Jeremy G (Cloud Posse)

09:36:16 PM

No, this is something else

Jeremy G (Cloud Posse)

09:39:59 PM

@Michael Dizon Did you follow all the upgrade instructions/prerequisites at https://docs.aws.amazon.com/eks/latest/userguide/kubernetes-versions.html#kubernetes-1.26 ?

Amazon EKS Kubernetes versions - Amazon EKS

The Kubernetes project is continually integrating new features, design updates, and bug fixes. The community releases new Kubernetes minor versions, such as 1.26 . New version updates are available on average every three months. Each minor version is supported for approximately twelve months after it’s first released.

Michael Dizon

10:28:50 PM

deployed from scratch in a new environment. should note that this is in govcloud. not sure if that makes a difference

Michael Dizon

10:29:18 PM

it deploys fine with 1.25.

Michael Dizon

10:32:12 PM

here’s a bit of the log output

message”: “csinodes.storage.k8s.io "ip-10-xxx.xxx.com" is forbidden: User "systemip-10-xxx.us-gov-west-1.compute.internal" cannot get resource "csinodes" in API group "storage.k8s.io" at the cluster scope: can only access CSINode with the same name as the requesting node”, “reason”: “Forbidden”, “details”: { “name”: “ip-xxx.xxx.com”, “group”: “storage.k8s.io”, “kind”: “csinodes” }, “code”: 403 },

Jeremy G (Cloud Posse)

12:57:37 AM

https://github.com/kubernetes/kubernetes/blob/master/CHANGELOG/CHANGELOG-1.26.md#urgent-upgrade-notes

Jeremy G (Cloud Posse)

12:57:52 AM

• Deprecated beta APIs scheduled for removal in v1.26 are no longer served. See https://kubernetes.io/docs/reference/using-api/deprecation-guide/#v1-26 for more information. (#111973, @liggitt)
• The in-tree cloud provider for OpenStack (and the cinder volume provider) has been removed. Please use the external cloud provider and csi driver from cloud-provider-openstack instead. (#67782, @dims)

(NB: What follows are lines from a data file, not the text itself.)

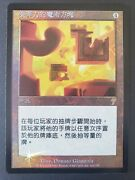 Teferi's Puzzle Box Foil 7th Edition Chinese Traditional Mtg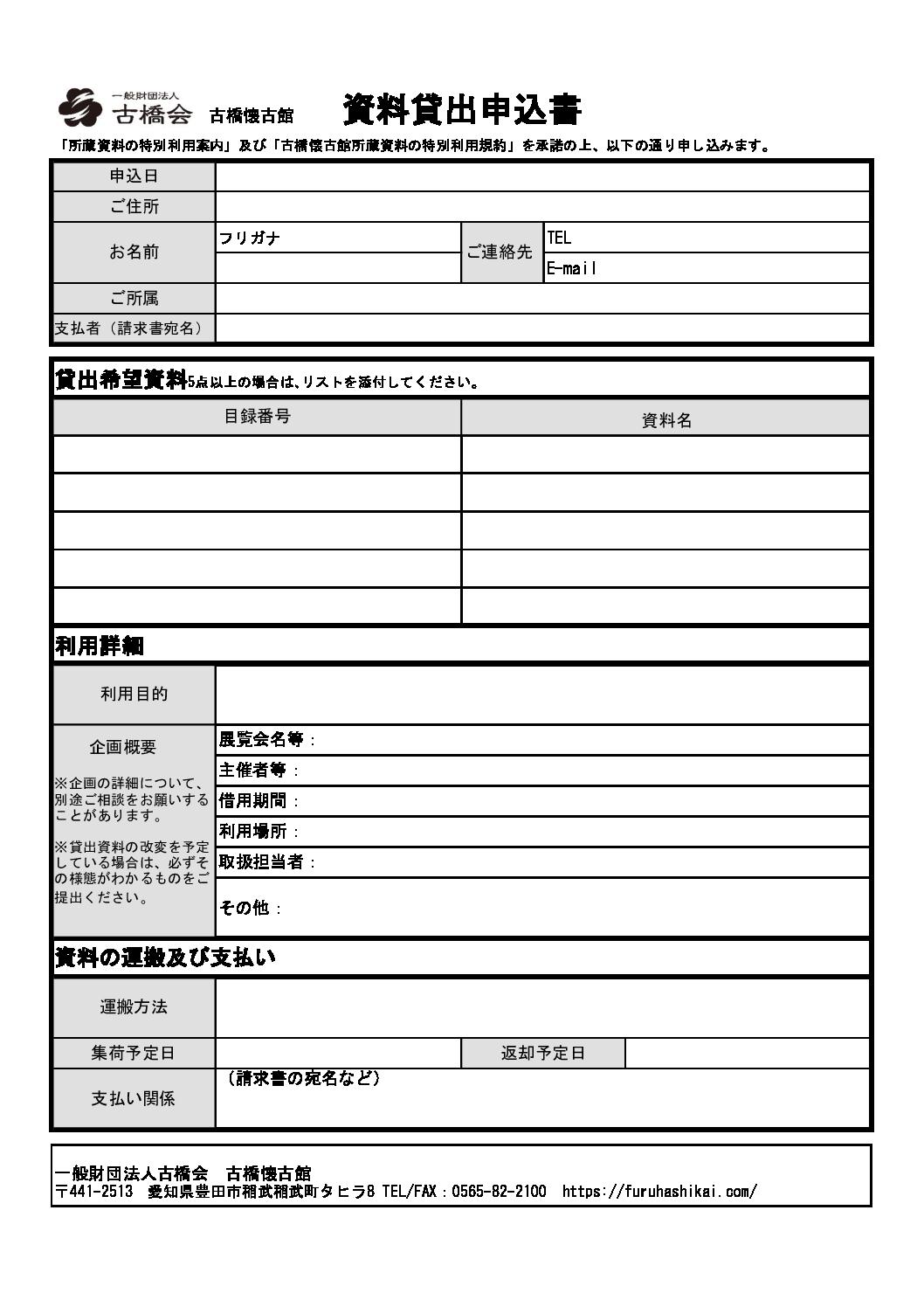 lending_furuhashikaikokan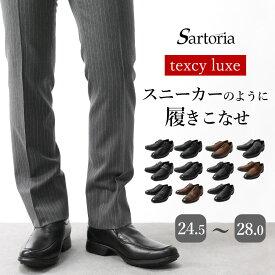[スニーカーみたいな革靴]ビジネスシューズ 革靴 立ち仕事 疲れない アシックス テクシーリュクス texcy luxe レザー 本革 ビジネスシューズ ビジネス フォーマル 靴 紳士 男性 メンズ 天然皮革 消臭 防臭 軽量 ブラック ブラウン 黒 茶 あす楽 クールビズ
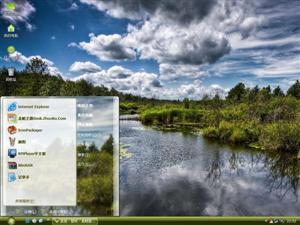 热带雨林风景电脑主题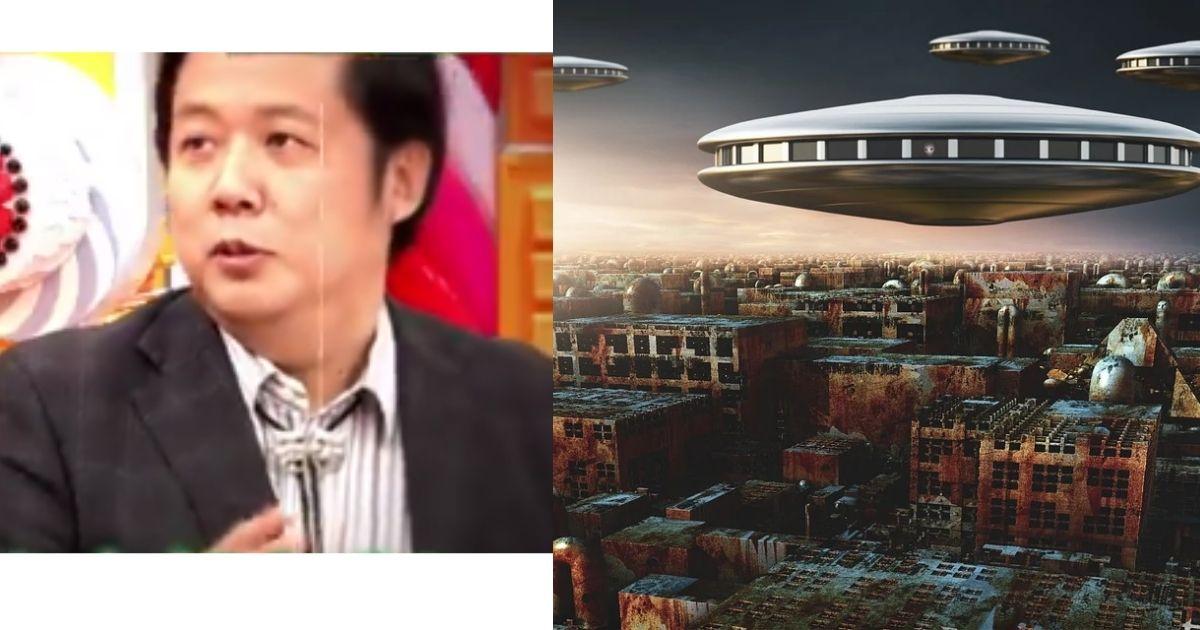【UFOビジネス】の意味や儲かるのか...マツコ出演の山口敏太郎の経歴も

Deprecated API Migration Guide

As the Kubernetes API evolves, APIs are periodically reorganized or upgraded. When APIs evolve, the old API is deprecated and eventually removed. This page contains information you need to know when migrating from deprecated API versions to newer and more stable API versions. Removed APIs by release v1.29 The v1.29 release will stop serving the following deprecated API versions: Flow control resources The flowcontrol.apiserver.k8s.io/v1beta2 API version of FlowSchema and PriorityLevelConfiguration will no longer be served in v1.

Michael Dizon

01:05:22 AM

wondering if this PR will fix it. https://github.com/awslabs/amazon-eks-ami/pull/1264

#1264 Override hostname to match EC2's PrivateDnsName

Issue #, if available:

Fixes #1263 .

Description of changes:

Details available in #1263 .

This PR ensures that the name of the Node object matches the PrivateDnsName returned by ec2.DescribeInstances.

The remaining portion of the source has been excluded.